Action dictionary. Must be provided in CPU mode; ignored in GPU mode.

Returns

result
tuple | None
(obs, rew, done, info) in CPU mode; None in GPU mode.

obs_at_reset()

wrapper.obs_at_reset()
Calls env.reset() on the CPU and applies _reformat_obs(). Used internally during construction to build the observation space and during the first GPU reset to populate device data.

Returns

obs
dict
Initial observation dictionary after reformatting.

GPU mode

GPU-accelerated simulation requires the rl-warp-drive package and a CUDA-capable GPU.
pip install rl-warp-drive
The wrapper detects available GPUs at import time using GPUtil. If no GPUs are found, all simulation falls back to CPU automatically.
wrapper = FoundationEnvWrapper(env_obj=env_obj, use_cuda=False)
obs = wrapper.reset()
obs, rew, done, info = wrapper.step(actions)
In GPU mode, step() returns None.

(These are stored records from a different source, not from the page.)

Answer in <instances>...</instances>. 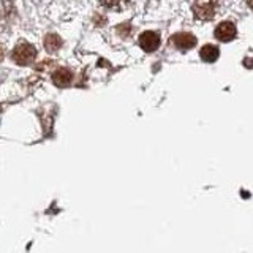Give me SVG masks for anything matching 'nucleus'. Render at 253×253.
Masks as SVG:
<instances>
[{"label":"nucleus","instance_id":"obj_1","mask_svg":"<svg viewBox=\"0 0 253 253\" xmlns=\"http://www.w3.org/2000/svg\"><path fill=\"white\" fill-rule=\"evenodd\" d=\"M37 49L30 43H19L11 52V59L18 63V65H29L35 60Z\"/></svg>","mask_w":253,"mask_h":253},{"label":"nucleus","instance_id":"obj_2","mask_svg":"<svg viewBox=\"0 0 253 253\" xmlns=\"http://www.w3.org/2000/svg\"><path fill=\"white\" fill-rule=\"evenodd\" d=\"M139 46L146 52L157 51L158 46H160V35H158L157 32H152V30L142 32V34L139 35Z\"/></svg>","mask_w":253,"mask_h":253},{"label":"nucleus","instance_id":"obj_3","mask_svg":"<svg viewBox=\"0 0 253 253\" xmlns=\"http://www.w3.org/2000/svg\"><path fill=\"white\" fill-rule=\"evenodd\" d=\"M172 44L180 51H187L190 47H193L196 44V38L193 34H188V32H179V34L172 35L171 38Z\"/></svg>","mask_w":253,"mask_h":253},{"label":"nucleus","instance_id":"obj_4","mask_svg":"<svg viewBox=\"0 0 253 253\" xmlns=\"http://www.w3.org/2000/svg\"><path fill=\"white\" fill-rule=\"evenodd\" d=\"M217 5L213 2H196L193 5V13L198 19H211L215 14Z\"/></svg>","mask_w":253,"mask_h":253},{"label":"nucleus","instance_id":"obj_5","mask_svg":"<svg viewBox=\"0 0 253 253\" xmlns=\"http://www.w3.org/2000/svg\"><path fill=\"white\" fill-rule=\"evenodd\" d=\"M236 37V26L229 21L220 22L215 29V38H218L220 42H231Z\"/></svg>","mask_w":253,"mask_h":253},{"label":"nucleus","instance_id":"obj_6","mask_svg":"<svg viewBox=\"0 0 253 253\" xmlns=\"http://www.w3.org/2000/svg\"><path fill=\"white\" fill-rule=\"evenodd\" d=\"M73 81V73L68 68H57L52 73V83L57 87H67Z\"/></svg>","mask_w":253,"mask_h":253},{"label":"nucleus","instance_id":"obj_7","mask_svg":"<svg viewBox=\"0 0 253 253\" xmlns=\"http://www.w3.org/2000/svg\"><path fill=\"white\" fill-rule=\"evenodd\" d=\"M218 55H220V51H218V47L217 46H213V44H204L201 47V51H200V57L204 60V62H215L218 59Z\"/></svg>","mask_w":253,"mask_h":253},{"label":"nucleus","instance_id":"obj_8","mask_svg":"<svg viewBox=\"0 0 253 253\" xmlns=\"http://www.w3.org/2000/svg\"><path fill=\"white\" fill-rule=\"evenodd\" d=\"M44 47L47 52H57L62 47V38L57 34H47L44 38Z\"/></svg>","mask_w":253,"mask_h":253},{"label":"nucleus","instance_id":"obj_9","mask_svg":"<svg viewBox=\"0 0 253 253\" xmlns=\"http://www.w3.org/2000/svg\"><path fill=\"white\" fill-rule=\"evenodd\" d=\"M2 59H3V47L0 46V60H2Z\"/></svg>","mask_w":253,"mask_h":253}]
</instances>
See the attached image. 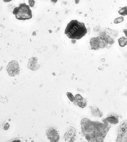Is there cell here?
<instances>
[{"mask_svg": "<svg viewBox=\"0 0 127 142\" xmlns=\"http://www.w3.org/2000/svg\"><path fill=\"white\" fill-rule=\"evenodd\" d=\"M6 70L9 76L14 77L19 73L20 69L17 61L13 60L9 63Z\"/></svg>", "mask_w": 127, "mask_h": 142, "instance_id": "obj_7", "label": "cell"}, {"mask_svg": "<svg viewBox=\"0 0 127 142\" xmlns=\"http://www.w3.org/2000/svg\"><path fill=\"white\" fill-rule=\"evenodd\" d=\"M20 9L19 7H15L13 11V13L15 15H17L19 13Z\"/></svg>", "mask_w": 127, "mask_h": 142, "instance_id": "obj_18", "label": "cell"}, {"mask_svg": "<svg viewBox=\"0 0 127 142\" xmlns=\"http://www.w3.org/2000/svg\"></svg>", "mask_w": 127, "mask_h": 142, "instance_id": "obj_24", "label": "cell"}, {"mask_svg": "<svg viewBox=\"0 0 127 142\" xmlns=\"http://www.w3.org/2000/svg\"><path fill=\"white\" fill-rule=\"evenodd\" d=\"M123 32L124 33L126 37L127 38V29H123Z\"/></svg>", "mask_w": 127, "mask_h": 142, "instance_id": "obj_22", "label": "cell"}, {"mask_svg": "<svg viewBox=\"0 0 127 142\" xmlns=\"http://www.w3.org/2000/svg\"><path fill=\"white\" fill-rule=\"evenodd\" d=\"M90 107L91 110L92 114L93 116L101 117L102 116V114L101 113L98 109L96 107L90 106Z\"/></svg>", "mask_w": 127, "mask_h": 142, "instance_id": "obj_13", "label": "cell"}, {"mask_svg": "<svg viewBox=\"0 0 127 142\" xmlns=\"http://www.w3.org/2000/svg\"><path fill=\"white\" fill-rule=\"evenodd\" d=\"M70 100L71 102H73L75 99V97L73 96L72 94L70 92H67L66 94Z\"/></svg>", "mask_w": 127, "mask_h": 142, "instance_id": "obj_17", "label": "cell"}, {"mask_svg": "<svg viewBox=\"0 0 127 142\" xmlns=\"http://www.w3.org/2000/svg\"><path fill=\"white\" fill-rule=\"evenodd\" d=\"M118 41L119 45L121 47H123L127 45V38L124 37L119 39Z\"/></svg>", "mask_w": 127, "mask_h": 142, "instance_id": "obj_14", "label": "cell"}, {"mask_svg": "<svg viewBox=\"0 0 127 142\" xmlns=\"http://www.w3.org/2000/svg\"><path fill=\"white\" fill-rule=\"evenodd\" d=\"M36 57H32L29 59L27 65L28 68L32 71H36L40 67V65H38Z\"/></svg>", "mask_w": 127, "mask_h": 142, "instance_id": "obj_9", "label": "cell"}, {"mask_svg": "<svg viewBox=\"0 0 127 142\" xmlns=\"http://www.w3.org/2000/svg\"><path fill=\"white\" fill-rule=\"evenodd\" d=\"M19 8V13L15 15L16 18L19 20H25L29 19L32 17V11L30 6L25 3H20L18 6Z\"/></svg>", "mask_w": 127, "mask_h": 142, "instance_id": "obj_4", "label": "cell"}, {"mask_svg": "<svg viewBox=\"0 0 127 142\" xmlns=\"http://www.w3.org/2000/svg\"><path fill=\"white\" fill-rule=\"evenodd\" d=\"M75 100H83L84 99L79 94H76L75 96Z\"/></svg>", "mask_w": 127, "mask_h": 142, "instance_id": "obj_19", "label": "cell"}, {"mask_svg": "<svg viewBox=\"0 0 127 142\" xmlns=\"http://www.w3.org/2000/svg\"><path fill=\"white\" fill-rule=\"evenodd\" d=\"M82 133L89 142H103L111 127L109 123H103L84 118L81 120Z\"/></svg>", "mask_w": 127, "mask_h": 142, "instance_id": "obj_1", "label": "cell"}, {"mask_svg": "<svg viewBox=\"0 0 127 142\" xmlns=\"http://www.w3.org/2000/svg\"><path fill=\"white\" fill-rule=\"evenodd\" d=\"M118 35V31L107 27L102 28L100 30L99 36L107 44L111 45Z\"/></svg>", "mask_w": 127, "mask_h": 142, "instance_id": "obj_3", "label": "cell"}, {"mask_svg": "<svg viewBox=\"0 0 127 142\" xmlns=\"http://www.w3.org/2000/svg\"><path fill=\"white\" fill-rule=\"evenodd\" d=\"M9 127V125L7 123L5 124L4 129L5 130H6L8 129Z\"/></svg>", "mask_w": 127, "mask_h": 142, "instance_id": "obj_21", "label": "cell"}, {"mask_svg": "<svg viewBox=\"0 0 127 142\" xmlns=\"http://www.w3.org/2000/svg\"><path fill=\"white\" fill-rule=\"evenodd\" d=\"M90 44L92 49L97 50L107 47L108 45L99 36L92 38Z\"/></svg>", "mask_w": 127, "mask_h": 142, "instance_id": "obj_6", "label": "cell"}, {"mask_svg": "<svg viewBox=\"0 0 127 142\" xmlns=\"http://www.w3.org/2000/svg\"><path fill=\"white\" fill-rule=\"evenodd\" d=\"M77 90H78V91H79L82 92L83 93L84 92V91L81 89L78 88L77 89Z\"/></svg>", "mask_w": 127, "mask_h": 142, "instance_id": "obj_23", "label": "cell"}, {"mask_svg": "<svg viewBox=\"0 0 127 142\" xmlns=\"http://www.w3.org/2000/svg\"><path fill=\"white\" fill-rule=\"evenodd\" d=\"M102 120L105 123H110L115 124L118 122V119L117 117L114 116H111L106 118L103 119Z\"/></svg>", "mask_w": 127, "mask_h": 142, "instance_id": "obj_10", "label": "cell"}, {"mask_svg": "<svg viewBox=\"0 0 127 142\" xmlns=\"http://www.w3.org/2000/svg\"><path fill=\"white\" fill-rule=\"evenodd\" d=\"M28 1L29 6L31 7H32L34 6V3L35 2L34 0H29Z\"/></svg>", "mask_w": 127, "mask_h": 142, "instance_id": "obj_20", "label": "cell"}, {"mask_svg": "<svg viewBox=\"0 0 127 142\" xmlns=\"http://www.w3.org/2000/svg\"><path fill=\"white\" fill-rule=\"evenodd\" d=\"M76 133V130L75 128L71 126L70 127L64 136L65 141L69 142L74 141Z\"/></svg>", "mask_w": 127, "mask_h": 142, "instance_id": "obj_8", "label": "cell"}, {"mask_svg": "<svg viewBox=\"0 0 127 142\" xmlns=\"http://www.w3.org/2000/svg\"><path fill=\"white\" fill-rule=\"evenodd\" d=\"M118 12L119 14L123 16L127 15V6L122 7Z\"/></svg>", "mask_w": 127, "mask_h": 142, "instance_id": "obj_15", "label": "cell"}, {"mask_svg": "<svg viewBox=\"0 0 127 142\" xmlns=\"http://www.w3.org/2000/svg\"><path fill=\"white\" fill-rule=\"evenodd\" d=\"M124 20L123 16H121L116 18L114 21L115 24H118L122 22Z\"/></svg>", "mask_w": 127, "mask_h": 142, "instance_id": "obj_16", "label": "cell"}, {"mask_svg": "<svg viewBox=\"0 0 127 142\" xmlns=\"http://www.w3.org/2000/svg\"><path fill=\"white\" fill-rule=\"evenodd\" d=\"M116 142H127V119L121 122L116 130Z\"/></svg>", "mask_w": 127, "mask_h": 142, "instance_id": "obj_5", "label": "cell"}, {"mask_svg": "<svg viewBox=\"0 0 127 142\" xmlns=\"http://www.w3.org/2000/svg\"><path fill=\"white\" fill-rule=\"evenodd\" d=\"M49 139L52 140L53 142H56L58 141L59 139V134L57 131L54 129H52L50 131Z\"/></svg>", "mask_w": 127, "mask_h": 142, "instance_id": "obj_11", "label": "cell"}, {"mask_svg": "<svg viewBox=\"0 0 127 142\" xmlns=\"http://www.w3.org/2000/svg\"><path fill=\"white\" fill-rule=\"evenodd\" d=\"M73 103L76 105H78L81 108L85 107L87 105V100L85 99L83 100H74L73 102Z\"/></svg>", "mask_w": 127, "mask_h": 142, "instance_id": "obj_12", "label": "cell"}, {"mask_svg": "<svg viewBox=\"0 0 127 142\" xmlns=\"http://www.w3.org/2000/svg\"><path fill=\"white\" fill-rule=\"evenodd\" d=\"M87 30L84 23L72 20L67 24L64 34L69 39L79 40L85 35Z\"/></svg>", "mask_w": 127, "mask_h": 142, "instance_id": "obj_2", "label": "cell"}]
</instances>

Observations and rewards are written directly to device memory and must be read via the CUDADataManager — they are not returned as Python dicts.

Internal helper methods

_reformat_obs()

wrapper._reformat_obs(obs: dict) -> dict
If the environment uses collated observations (key "a" present), expands each agent’s slice into a separate str(agent_id) key and removes the "a" key. Returns the reformatted dictionary unchanged otherwise.

_reformat_rew()

wrapper._reformat_rew(rew: dict) -> dict
If the environment uses collated rewards (key "a" present), expands each agent’s scalar into a separate str(agent_id) key and removes the "a" key. Returns the dictionary unchanged otherwise.